Assistance interpreting user's manual recommendations for using softmax function for hierarchical reinforcement learning model

Hello all, this is my first post and I would greatly appreciate any advice on what might be a simple problem. I apologize in advance for the long-windedness, but:

I am working on optimizing the code for a Stan model I’ve written for a hierarchical reinforcement learning (Q-learning) model – I fit the model using RStan. For a few weeks now, I have been trying to understand the correlation between the posterior marginal distributions of the population-level softmax choice temperature parameter (“tau” in the below Stan code – the upper bound in the code is set to 50, though in the pairs plot the upper bound was set to 20; I recurrently find some correlation of this general shape no matter the upper bound on tau…) and a temporal-discount parameter (“discount”). Also, in the version of this model that generated the pairs plot here, I had coded the second element of the “option_values” vector as the expected value of the second option (“option2”). Qlearn_pairs.pdf (969.1 KB)

From what I’ve found in the Stan User’s manual, a trick to get around the problematic/correlated posterior distributions is to fix one of the elements of the vector “option_values”, whose elements are mapped to a K=2 simplex via the softmax function, as equal to zero (as in the below code). Could someone help me understand if setting this second element equal to zero is the proper form, or rather if the proper form was what I had initially, with “option_values” containing the learned expected values for both options on a trial?

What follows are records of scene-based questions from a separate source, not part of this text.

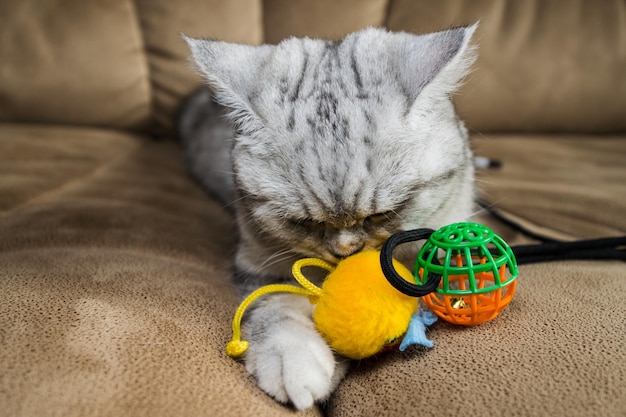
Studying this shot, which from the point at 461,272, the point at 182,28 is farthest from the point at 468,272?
the point at 182,28

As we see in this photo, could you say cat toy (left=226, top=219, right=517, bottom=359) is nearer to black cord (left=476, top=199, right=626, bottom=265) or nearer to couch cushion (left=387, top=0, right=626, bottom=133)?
black cord (left=476, top=199, right=626, bottom=265)

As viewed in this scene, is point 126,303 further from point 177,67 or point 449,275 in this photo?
point 177,67

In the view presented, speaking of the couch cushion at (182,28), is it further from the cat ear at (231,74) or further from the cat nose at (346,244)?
the cat nose at (346,244)

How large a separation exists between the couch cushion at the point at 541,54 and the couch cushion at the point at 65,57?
1136 millimetres

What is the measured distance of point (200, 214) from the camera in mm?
1663

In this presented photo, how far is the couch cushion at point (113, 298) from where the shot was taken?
769 mm

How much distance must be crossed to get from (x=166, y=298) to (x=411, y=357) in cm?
50

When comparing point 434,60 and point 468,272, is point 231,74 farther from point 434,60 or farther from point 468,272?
point 468,272

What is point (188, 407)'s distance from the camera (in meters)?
0.76

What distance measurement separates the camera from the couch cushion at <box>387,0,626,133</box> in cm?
204

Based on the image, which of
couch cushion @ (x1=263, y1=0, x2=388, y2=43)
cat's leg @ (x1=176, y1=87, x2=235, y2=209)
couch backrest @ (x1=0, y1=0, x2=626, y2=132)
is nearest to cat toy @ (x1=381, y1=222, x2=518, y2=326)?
cat's leg @ (x1=176, y1=87, x2=235, y2=209)

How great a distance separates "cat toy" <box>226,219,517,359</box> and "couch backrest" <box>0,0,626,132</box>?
126cm

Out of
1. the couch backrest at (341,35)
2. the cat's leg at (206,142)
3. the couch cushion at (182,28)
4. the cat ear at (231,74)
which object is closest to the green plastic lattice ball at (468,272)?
the cat ear at (231,74)

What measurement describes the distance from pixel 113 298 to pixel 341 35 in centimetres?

(Some additional information that may or may not be relevant): In the past, I have had no problem coding a version of this model that results in no divergences, medium-range values (<10k) for n_eff for the amount of iterations I specify (2000 warmup, 8000 iterations for 24k total posterior samples), sufficient chain mixing/Rhat values (all close to 1 or < 1.05) for all estimated parameters, and the model finishes in around a few hours (see RStudio code below for specifics).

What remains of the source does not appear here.